##### Machining For Dummies
All cutting tools have a recommended cutting speed for any given material. Softer metals like aluminum and mild steel have higher cutting speeds than do nasty metals like titanium or Inconel. So, too, can carbide and ceramic cutting tools achieve higher speeds — regardless of the workpiece material — than do ones made of high-speed steel (HSS), which is positively turtlelike compared to its harder, more wear-resistant brethren.

Cutting speeds are specified in feet per minute (imperial measure), or meters per minute (for metric). On a rotary tool such as a drill or end mill, this is a measure of how fast its periphery spins relative to the workpiece clamped to the table. It's essentially the same with the tools used on lathes, except that their cutting speeds are measured by how fast the spinning material moves past the edge of the (stationary) turning tool.

It can be a difficult concept to grasp, but consider a tire rolling down the street. If that hunk of rubber rolls one-quarter mile in 60 seconds, its equivalent "cutting speed" would be 1,320 feet per minute (equal to 15 mph), which is a fairly normal clip if this were a carbide tool machining aluminum. Now imagine your car's axle is a machining center spindle, with a Michelin-sized end mill mounted to the tire. Jack it up so the wheels are in the air, hop in, and apply the gas until the speedometer hits 15 mph. Voilà! The outside of the end mill/tire will be zipping past the surface below at 1,320 SFM (surface feet per minute).

Okay, but how fast is the thing actually rotating, or its rpm (revolutions per minute)? Since machining centers don't have gas pedals (nor gages that announce the current cutting speed), spindle rpm is the value we have to plug into the CNC program. To determine this (you might need to break out the calculator), simply multiply the recommended cutting speed by the value 3.82 (round up to 4), and then divide by the tool diameter. For example, the ridiculously priced All Season 235/55R19 tires are a smidge over 29 inches in diameter, so that would mean (3.82 x 1320 SFM)/29.2 = 173 rpm.

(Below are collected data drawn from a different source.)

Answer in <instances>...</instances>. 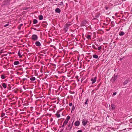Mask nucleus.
I'll use <instances>...</instances> for the list:
<instances>
[{
	"label": "nucleus",
	"instance_id": "1",
	"mask_svg": "<svg viewBox=\"0 0 132 132\" xmlns=\"http://www.w3.org/2000/svg\"><path fill=\"white\" fill-rule=\"evenodd\" d=\"M32 39L33 40H36L38 39V36L36 35H33L32 36Z\"/></svg>",
	"mask_w": 132,
	"mask_h": 132
},
{
	"label": "nucleus",
	"instance_id": "2",
	"mask_svg": "<svg viewBox=\"0 0 132 132\" xmlns=\"http://www.w3.org/2000/svg\"><path fill=\"white\" fill-rule=\"evenodd\" d=\"M73 125V123H72L71 125L70 123H69L68 126V127L66 128V130H70L72 127Z\"/></svg>",
	"mask_w": 132,
	"mask_h": 132
},
{
	"label": "nucleus",
	"instance_id": "3",
	"mask_svg": "<svg viewBox=\"0 0 132 132\" xmlns=\"http://www.w3.org/2000/svg\"><path fill=\"white\" fill-rule=\"evenodd\" d=\"M88 121L85 119H83L82 120V124L83 125L85 126L87 123Z\"/></svg>",
	"mask_w": 132,
	"mask_h": 132
},
{
	"label": "nucleus",
	"instance_id": "4",
	"mask_svg": "<svg viewBox=\"0 0 132 132\" xmlns=\"http://www.w3.org/2000/svg\"><path fill=\"white\" fill-rule=\"evenodd\" d=\"M96 77H95L94 79L92 78L91 79V80L92 81V84H94L96 81Z\"/></svg>",
	"mask_w": 132,
	"mask_h": 132
},
{
	"label": "nucleus",
	"instance_id": "5",
	"mask_svg": "<svg viewBox=\"0 0 132 132\" xmlns=\"http://www.w3.org/2000/svg\"><path fill=\"white\" fill-rule=\"evenodd\" d=\"M87 24H88V22L86 20H84L82 22L81 25H86Z\"/></svg>",
	"mask_w": 132,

You're about to venture into CNC programming territory. Sorry about that, but because of the way machining centers and lathes operate (and cutting tools cut), some prerequisite knowledge of G-codes is needed to make sense of the following feed and speed discussion.

Lathes are a bit smarter, but also more complicated. They can use the same constant spindle rpm approach used on machining centers (lathes require a G97 command to turn this on) or use constant surface speed (CSS), which is invoked with a G96 command. In the tire example, commanding G96 S1320 actually generates a spindle speed of 173 rpm while turning a workpiece 29.2 inches in diameter. However, as you move the tool closer to center, the spindle speed increases but maintains the same cutting speed (that's the "constant" part of CSS):
10 inches = 504 rpm

5 inches = 1,008 rpm

2 inches = 2,521 rpm

At 1 inch, the spindle would be humming along at 5,042 rpm, a dangerous speed for a workpiece that large. Do the math if you don't believe me: (3.82 x 1,320)/1 = 5,042. This illustrates an important point: The smaller a turned diameter, or the diameter of a rotary tool, the higher the rpm. (The figure shows some cutting speed advice on very small rotary cutting tools.)

Courtesy: BIG KAISER
At 500 SFM, a 1/8-inch cutter requires nearly 16,000 rpm, while a 1/16-inch tool needs twice that, far beyond what's available on most machining centers. The answer is a speeder head, which depending on the brand and model, can easily achieve spindle speeds of 50,000 rpm or higher (often way higher).